» **WHAT NEEDS TO BE DONE**:
Please pick up the piece about a family's unexpected soccer season and continue it from its last sentence.

» **SELECTED EXCERPT**:
--- --- ---
I have a lot to learn. I’m a clumsy sports mom and coach’s wife. I’m not a sporty person. I’d be just as shocked to wake up tomorrow married to the governor…or wake up as governor. Sam is just as surprised to find himself playing soccer. He’s a self-declared nerd who spent one trip to Costco with me talking about how ludicrous and funny it is he plays soccer. The past two months have been a revelation for both of us. One morning, you wake up doing stuff you never thought you’d do, and it’s not terrible? Wow.

If next year finds Tommy lacing up cleats (Sam will be in high school, movin’ on) and my husband with a clipboard, I’ll try to do better. I’ll be more wildly optimistic, less chatty about team business, and maybe I’ll organize some sort of orange-bringing brigade.
--- --- ---
» **EXTRACTED ENTRIES**:
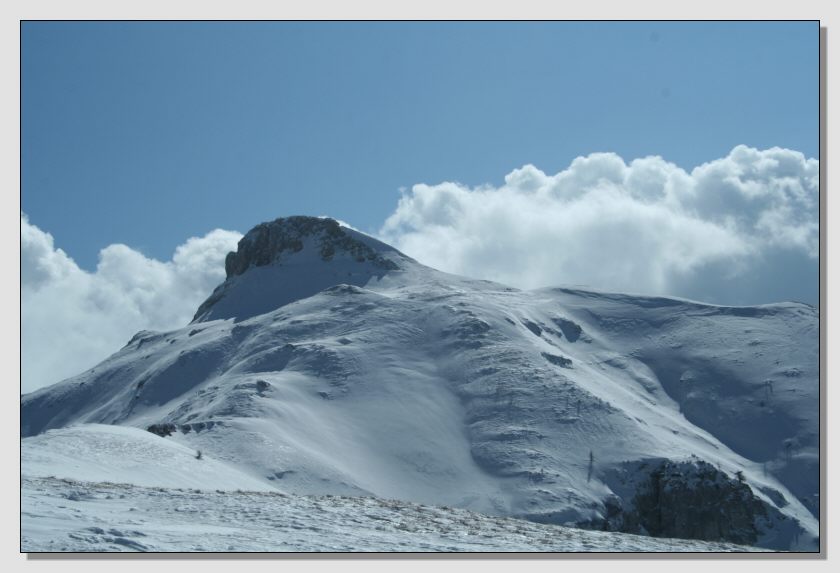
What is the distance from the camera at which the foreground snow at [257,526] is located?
20.2 meters

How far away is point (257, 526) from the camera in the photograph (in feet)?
76.1

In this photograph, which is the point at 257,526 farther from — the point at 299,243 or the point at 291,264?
the point at 299,243

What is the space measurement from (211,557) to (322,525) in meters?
4.85

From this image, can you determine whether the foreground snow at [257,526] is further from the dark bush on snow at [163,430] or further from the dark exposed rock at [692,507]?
the dark exposed rock at [692,507]

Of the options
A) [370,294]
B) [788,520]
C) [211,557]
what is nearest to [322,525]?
[211,557]

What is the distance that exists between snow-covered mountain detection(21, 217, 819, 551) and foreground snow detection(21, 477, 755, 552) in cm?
930

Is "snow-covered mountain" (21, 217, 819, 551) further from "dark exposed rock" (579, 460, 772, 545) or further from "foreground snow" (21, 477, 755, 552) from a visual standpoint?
"foreground snow" (21, 477, 755, 552)

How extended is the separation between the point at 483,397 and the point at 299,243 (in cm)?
6704

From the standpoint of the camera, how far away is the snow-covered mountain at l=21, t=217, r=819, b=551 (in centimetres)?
7225

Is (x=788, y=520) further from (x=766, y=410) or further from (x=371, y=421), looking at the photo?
(x=371, y=421)

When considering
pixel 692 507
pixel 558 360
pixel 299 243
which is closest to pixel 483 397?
pixel 558 360

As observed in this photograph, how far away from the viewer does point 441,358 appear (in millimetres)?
99250

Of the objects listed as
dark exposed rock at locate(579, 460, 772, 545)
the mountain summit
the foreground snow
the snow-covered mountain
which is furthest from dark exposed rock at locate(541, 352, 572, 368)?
the foreground snow

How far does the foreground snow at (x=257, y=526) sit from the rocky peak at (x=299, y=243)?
4593 inches
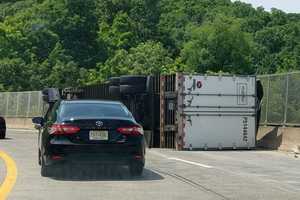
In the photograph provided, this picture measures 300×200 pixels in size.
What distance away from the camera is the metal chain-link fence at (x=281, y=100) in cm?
2245

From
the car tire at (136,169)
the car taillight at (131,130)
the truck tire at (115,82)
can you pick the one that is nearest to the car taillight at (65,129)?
the car taillight at (131,130)

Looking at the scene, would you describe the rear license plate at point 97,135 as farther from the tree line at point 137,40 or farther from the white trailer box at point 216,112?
the tree line at point 137,40

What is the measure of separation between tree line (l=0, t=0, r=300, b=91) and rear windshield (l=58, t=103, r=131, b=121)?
69159 mm

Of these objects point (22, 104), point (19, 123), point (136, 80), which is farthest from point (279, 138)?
point (22, 104)

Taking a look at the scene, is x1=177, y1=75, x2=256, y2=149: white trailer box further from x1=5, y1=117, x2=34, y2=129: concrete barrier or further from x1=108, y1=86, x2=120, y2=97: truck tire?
x1=5, y1=117, x2=34, y2=129: concrete barrier

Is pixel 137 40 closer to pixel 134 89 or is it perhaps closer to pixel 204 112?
pixel 134 89

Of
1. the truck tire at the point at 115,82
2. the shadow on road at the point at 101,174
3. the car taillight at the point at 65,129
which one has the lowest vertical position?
the shadow on road at the point at 101,174

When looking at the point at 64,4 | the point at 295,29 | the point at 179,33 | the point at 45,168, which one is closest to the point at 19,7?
the point at 64,4

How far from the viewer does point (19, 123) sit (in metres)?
53.6

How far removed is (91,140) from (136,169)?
124cm

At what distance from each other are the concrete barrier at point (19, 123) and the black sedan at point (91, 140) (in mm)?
36849

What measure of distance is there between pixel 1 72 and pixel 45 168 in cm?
7891

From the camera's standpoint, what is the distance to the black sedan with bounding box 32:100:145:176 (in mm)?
12781

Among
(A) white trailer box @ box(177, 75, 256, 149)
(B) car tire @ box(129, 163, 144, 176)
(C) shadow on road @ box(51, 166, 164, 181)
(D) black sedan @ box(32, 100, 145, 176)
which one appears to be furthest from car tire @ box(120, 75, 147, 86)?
(D) black sedan @ box(32, 100, 145, 176)
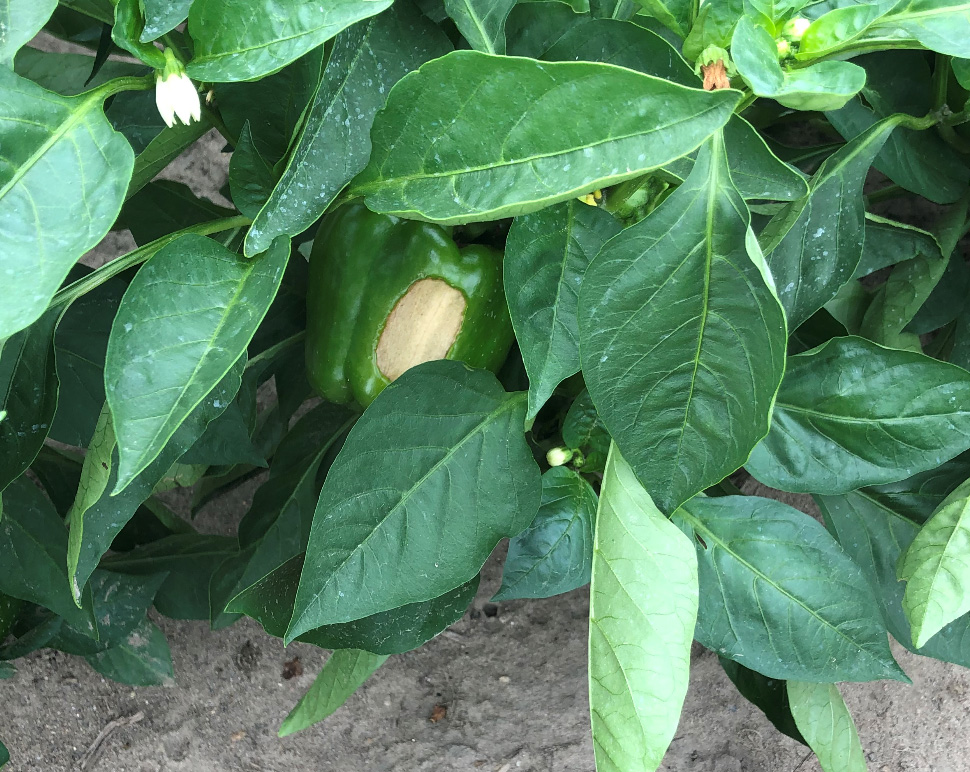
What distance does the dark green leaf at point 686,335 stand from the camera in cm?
46

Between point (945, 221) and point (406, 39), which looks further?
point (945, 221)

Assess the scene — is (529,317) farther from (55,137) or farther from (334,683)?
(334,683)

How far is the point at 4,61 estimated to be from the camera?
0.45m

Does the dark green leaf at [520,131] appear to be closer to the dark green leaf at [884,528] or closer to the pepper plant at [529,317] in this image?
the pepper plant at [529,317]

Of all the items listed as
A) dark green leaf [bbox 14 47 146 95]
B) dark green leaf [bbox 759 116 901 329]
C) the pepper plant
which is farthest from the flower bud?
dark green leaf [bbox 14 47 146 95]

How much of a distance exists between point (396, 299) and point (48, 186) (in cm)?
30

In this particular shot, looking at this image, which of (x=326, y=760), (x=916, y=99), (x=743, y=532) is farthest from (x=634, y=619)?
(x=326, y=760)

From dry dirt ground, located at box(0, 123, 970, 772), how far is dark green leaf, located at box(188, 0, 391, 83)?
30.8 inches

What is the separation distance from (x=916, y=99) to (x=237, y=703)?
1.08 metres

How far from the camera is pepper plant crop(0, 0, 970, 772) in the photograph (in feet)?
1.43

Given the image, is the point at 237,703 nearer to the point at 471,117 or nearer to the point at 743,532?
the point at 743,532

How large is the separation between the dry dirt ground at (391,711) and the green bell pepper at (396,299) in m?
0.47

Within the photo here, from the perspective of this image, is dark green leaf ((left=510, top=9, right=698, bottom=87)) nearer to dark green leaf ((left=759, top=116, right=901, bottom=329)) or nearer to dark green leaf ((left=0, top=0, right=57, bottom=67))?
dark green leaf ((left=759, top=116, right=901, bottom=329))

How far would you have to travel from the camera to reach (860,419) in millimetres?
650
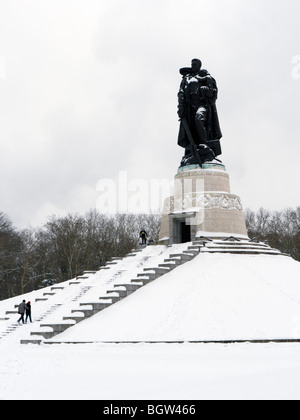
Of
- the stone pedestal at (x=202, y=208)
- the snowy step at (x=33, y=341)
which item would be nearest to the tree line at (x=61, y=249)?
the stone pedestal at (x=202, y=208)

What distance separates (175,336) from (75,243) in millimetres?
34183

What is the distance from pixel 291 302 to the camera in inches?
788

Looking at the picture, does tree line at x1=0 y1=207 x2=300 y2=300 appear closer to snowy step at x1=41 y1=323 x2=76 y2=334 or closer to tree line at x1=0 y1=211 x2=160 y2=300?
tree line at x1=0 y1=211 x2=160 y2=300

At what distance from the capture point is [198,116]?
3231cm

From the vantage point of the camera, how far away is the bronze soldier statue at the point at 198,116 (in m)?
32.2

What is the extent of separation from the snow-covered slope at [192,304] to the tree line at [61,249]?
22.9 meters

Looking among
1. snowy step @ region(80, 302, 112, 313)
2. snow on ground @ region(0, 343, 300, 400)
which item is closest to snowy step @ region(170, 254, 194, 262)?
snowy step @ region(80, 302, 112, 313)

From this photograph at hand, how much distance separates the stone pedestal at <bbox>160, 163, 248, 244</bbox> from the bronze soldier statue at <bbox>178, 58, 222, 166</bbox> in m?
1.14

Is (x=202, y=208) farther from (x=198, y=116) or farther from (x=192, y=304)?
(x=192, y=304)

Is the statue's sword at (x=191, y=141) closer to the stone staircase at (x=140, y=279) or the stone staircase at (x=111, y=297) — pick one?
the stone staircase at (x=140, y=279)

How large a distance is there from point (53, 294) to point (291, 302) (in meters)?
11.8

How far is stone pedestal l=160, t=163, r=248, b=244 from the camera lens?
97.5 feet

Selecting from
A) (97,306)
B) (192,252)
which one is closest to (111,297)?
(97,306)
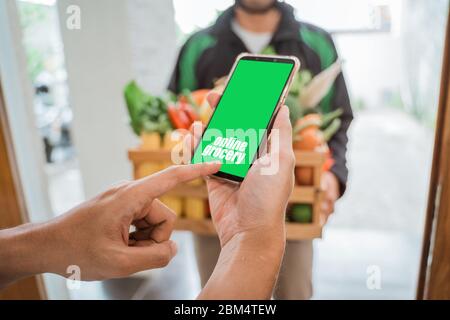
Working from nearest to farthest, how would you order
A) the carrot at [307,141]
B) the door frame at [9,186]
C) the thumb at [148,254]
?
the thumb at [148,254] → the carrot at [307,141] → the door frame at [9,186]

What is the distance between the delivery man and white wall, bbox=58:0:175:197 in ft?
0.20

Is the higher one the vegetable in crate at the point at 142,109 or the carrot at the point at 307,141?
the vegetable in crate at the point at 142,109

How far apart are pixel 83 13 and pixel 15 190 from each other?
14.1 inches

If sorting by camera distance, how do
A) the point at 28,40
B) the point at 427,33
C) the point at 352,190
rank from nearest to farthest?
the point at 28,40 < the point at 427,33 < the point at 352,190

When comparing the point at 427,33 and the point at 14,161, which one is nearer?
the point at 14,161

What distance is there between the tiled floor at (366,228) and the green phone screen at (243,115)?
0.24 metres

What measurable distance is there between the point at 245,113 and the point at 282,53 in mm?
216

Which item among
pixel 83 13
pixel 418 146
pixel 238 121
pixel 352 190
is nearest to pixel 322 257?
pixel 352 190

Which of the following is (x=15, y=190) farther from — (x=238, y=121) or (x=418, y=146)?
(x=418, y=146)

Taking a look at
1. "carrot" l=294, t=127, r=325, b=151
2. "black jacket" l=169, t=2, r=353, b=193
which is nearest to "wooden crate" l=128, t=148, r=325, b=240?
"carrot" l=294, t=127, r=325, b=151

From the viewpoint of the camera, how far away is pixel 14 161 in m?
0.72

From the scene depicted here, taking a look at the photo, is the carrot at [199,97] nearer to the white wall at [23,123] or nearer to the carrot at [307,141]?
the carrot at [307,141]

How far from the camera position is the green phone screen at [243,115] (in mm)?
470

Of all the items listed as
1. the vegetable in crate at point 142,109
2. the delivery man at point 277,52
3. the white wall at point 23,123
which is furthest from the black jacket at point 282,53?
the white wall at point 23,123
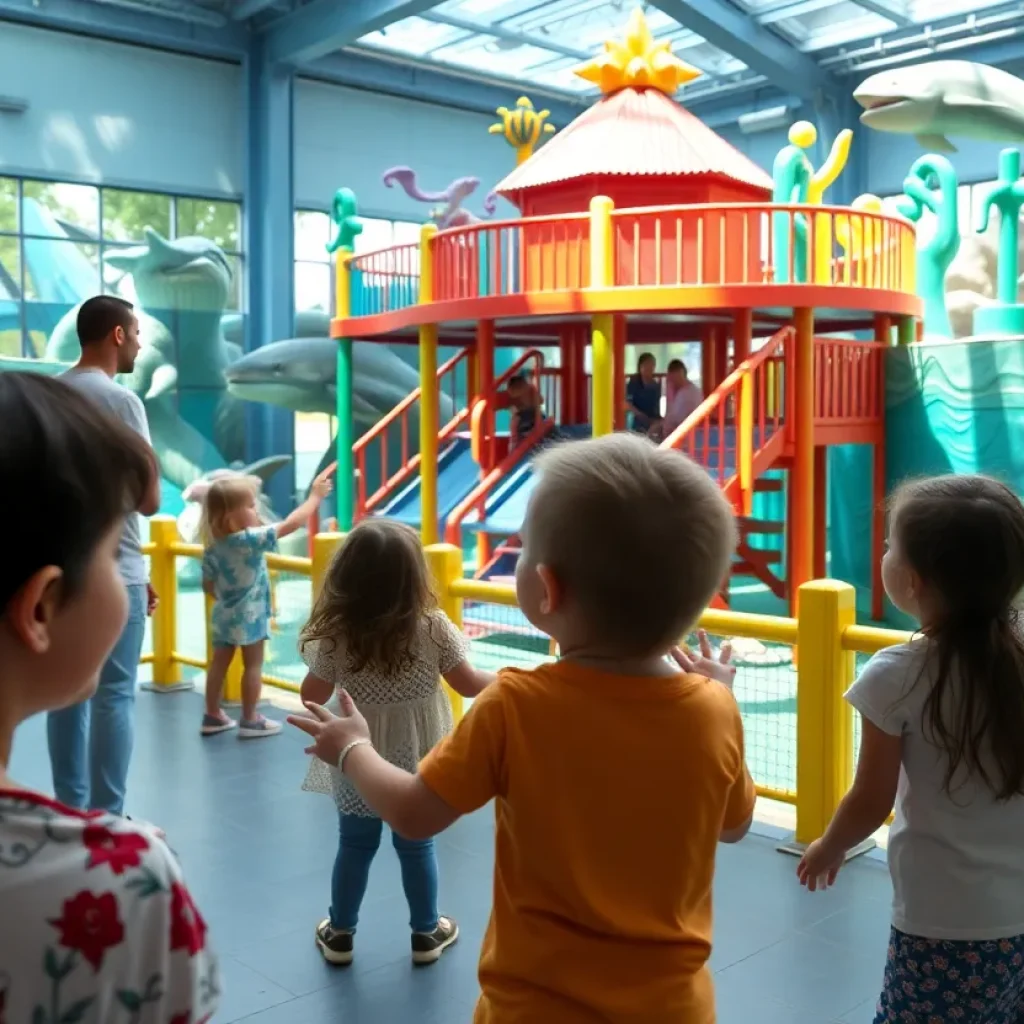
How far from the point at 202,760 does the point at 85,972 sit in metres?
4.30

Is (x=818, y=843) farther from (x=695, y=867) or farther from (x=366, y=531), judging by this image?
(x=366, y=531)

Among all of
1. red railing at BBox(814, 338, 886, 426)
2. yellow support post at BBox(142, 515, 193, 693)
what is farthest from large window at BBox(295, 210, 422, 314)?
yellow support post at BBox(142, 515, 193, 693)

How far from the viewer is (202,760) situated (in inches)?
199

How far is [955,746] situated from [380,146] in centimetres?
1888

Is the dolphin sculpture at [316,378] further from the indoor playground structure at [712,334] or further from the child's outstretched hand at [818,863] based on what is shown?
the child's outstretched hand at [818,863]

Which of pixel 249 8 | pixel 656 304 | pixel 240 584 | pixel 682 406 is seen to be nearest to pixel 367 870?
pixel 240 584

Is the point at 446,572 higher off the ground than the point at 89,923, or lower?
lower

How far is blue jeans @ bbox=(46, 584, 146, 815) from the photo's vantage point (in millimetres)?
3752

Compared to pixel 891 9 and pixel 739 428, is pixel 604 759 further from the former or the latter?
pixel 891 9

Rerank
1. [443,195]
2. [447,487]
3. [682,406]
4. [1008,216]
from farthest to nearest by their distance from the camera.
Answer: [443,195], [447,487], [1008,216], [682,406]

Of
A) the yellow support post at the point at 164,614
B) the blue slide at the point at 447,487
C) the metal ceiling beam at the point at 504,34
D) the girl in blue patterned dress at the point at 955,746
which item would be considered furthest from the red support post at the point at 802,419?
the metal ceiling beam at the point at 504,34

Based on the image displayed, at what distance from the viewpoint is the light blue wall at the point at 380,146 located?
739 inches

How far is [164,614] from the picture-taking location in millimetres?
6453

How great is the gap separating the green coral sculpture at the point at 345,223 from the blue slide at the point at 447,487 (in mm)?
2275
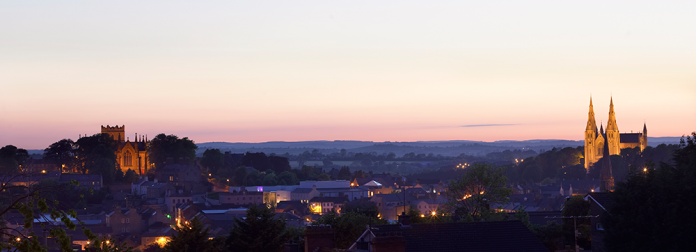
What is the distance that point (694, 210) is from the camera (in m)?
27.7

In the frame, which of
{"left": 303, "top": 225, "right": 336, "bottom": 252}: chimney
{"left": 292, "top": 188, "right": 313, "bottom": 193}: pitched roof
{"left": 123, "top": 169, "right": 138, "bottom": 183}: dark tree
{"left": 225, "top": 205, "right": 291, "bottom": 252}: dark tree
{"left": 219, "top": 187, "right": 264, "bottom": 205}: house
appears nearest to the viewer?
{"left": 303, "top": 225, "right": 336, "bottom": 252}: chimney

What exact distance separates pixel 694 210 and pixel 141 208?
9284cm

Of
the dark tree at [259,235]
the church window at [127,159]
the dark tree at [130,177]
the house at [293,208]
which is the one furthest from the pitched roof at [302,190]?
the dark tree at [259,235]

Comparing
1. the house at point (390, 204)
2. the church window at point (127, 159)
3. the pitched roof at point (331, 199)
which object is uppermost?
the church window at point (127, 159)

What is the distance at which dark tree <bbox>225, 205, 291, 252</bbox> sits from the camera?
29.4 metres

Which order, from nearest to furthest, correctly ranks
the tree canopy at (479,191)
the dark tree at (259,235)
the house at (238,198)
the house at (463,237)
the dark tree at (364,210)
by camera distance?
the house at (463,237), the dark tree at (259,235), the tree canopy at (479,191), the dark tree at (364,210), the house at (238,198)

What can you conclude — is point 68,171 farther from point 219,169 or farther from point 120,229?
point 120,229

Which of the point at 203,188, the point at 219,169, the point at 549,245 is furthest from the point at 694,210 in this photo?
the point at 219,169

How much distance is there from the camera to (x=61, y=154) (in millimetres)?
150125

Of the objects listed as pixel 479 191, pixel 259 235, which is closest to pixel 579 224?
pixel 479 191

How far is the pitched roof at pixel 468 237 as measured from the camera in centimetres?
2509

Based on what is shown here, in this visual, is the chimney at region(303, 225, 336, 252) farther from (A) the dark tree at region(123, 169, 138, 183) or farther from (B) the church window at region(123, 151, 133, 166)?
(B) the church window at region(123, 151, 133, 166)

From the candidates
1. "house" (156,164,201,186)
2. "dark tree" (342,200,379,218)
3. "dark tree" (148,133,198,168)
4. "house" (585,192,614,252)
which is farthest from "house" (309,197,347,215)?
"house" (585,192,614,252)

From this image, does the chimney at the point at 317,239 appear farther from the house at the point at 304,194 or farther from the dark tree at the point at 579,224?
the house at the point at 304,194
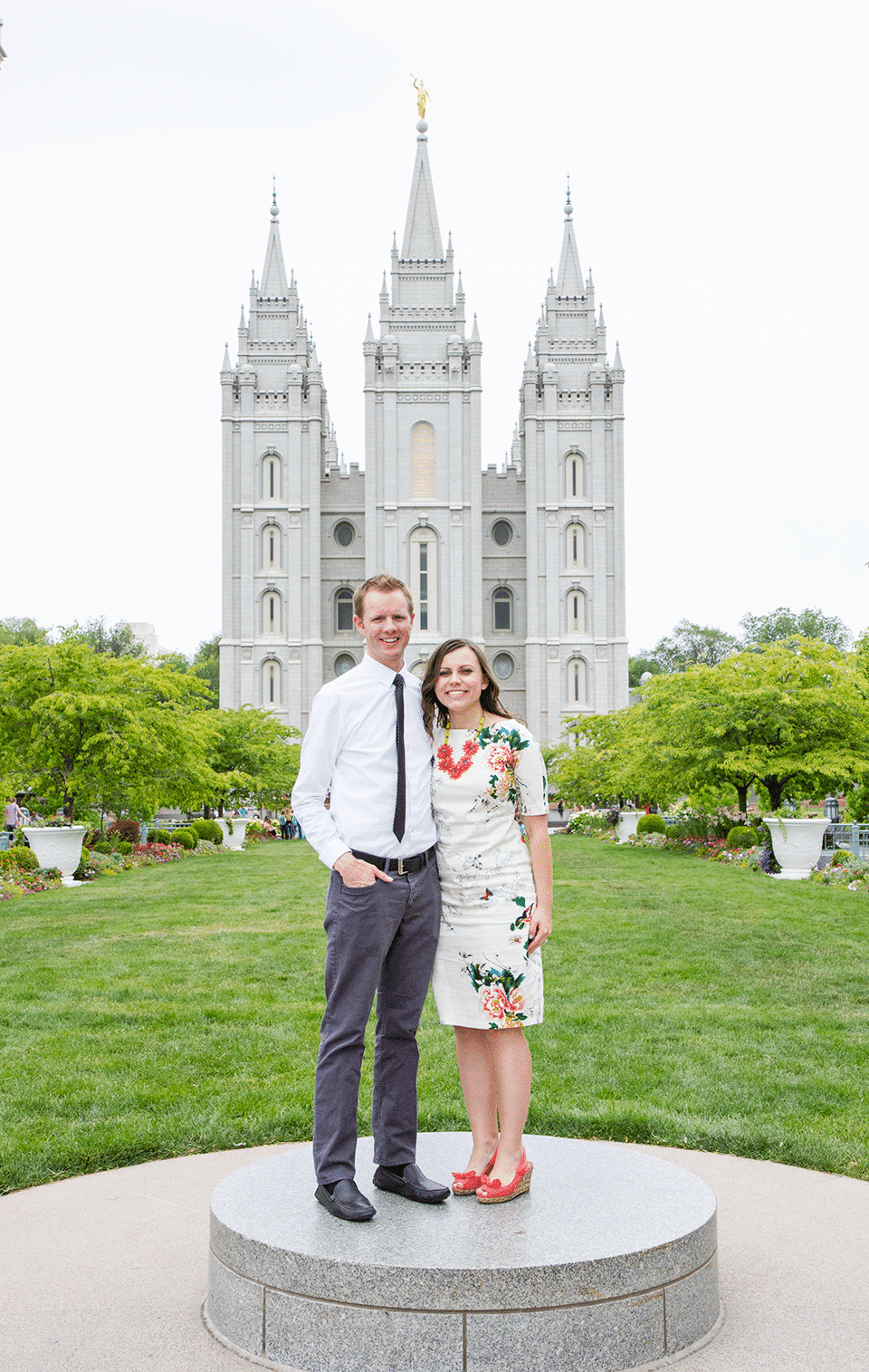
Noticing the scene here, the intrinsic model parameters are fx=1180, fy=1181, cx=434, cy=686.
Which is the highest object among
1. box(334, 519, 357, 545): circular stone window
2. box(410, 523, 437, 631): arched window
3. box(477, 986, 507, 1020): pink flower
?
box(334, 519, 357, 545): circular stone window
--- --- ---
» **RESPONSE BOX**:
I didn’t know about oranges.

1 comment to The clumsy days

  • Stephanie

    Those big, grown up teeth are adorable, aren’t they? Jules’ teeth are maybe 50% in, and they are strong and big indeed.

    As for soccer mom/wife, the tales I could tell. Mostly about how NOT to do it. You’d think that after 16 years I’d be better. Nope. I think I might actually feel more comfortable if I did wake up as the governor :) So good job, you, for cheering them on. That’s really the most important part anyway!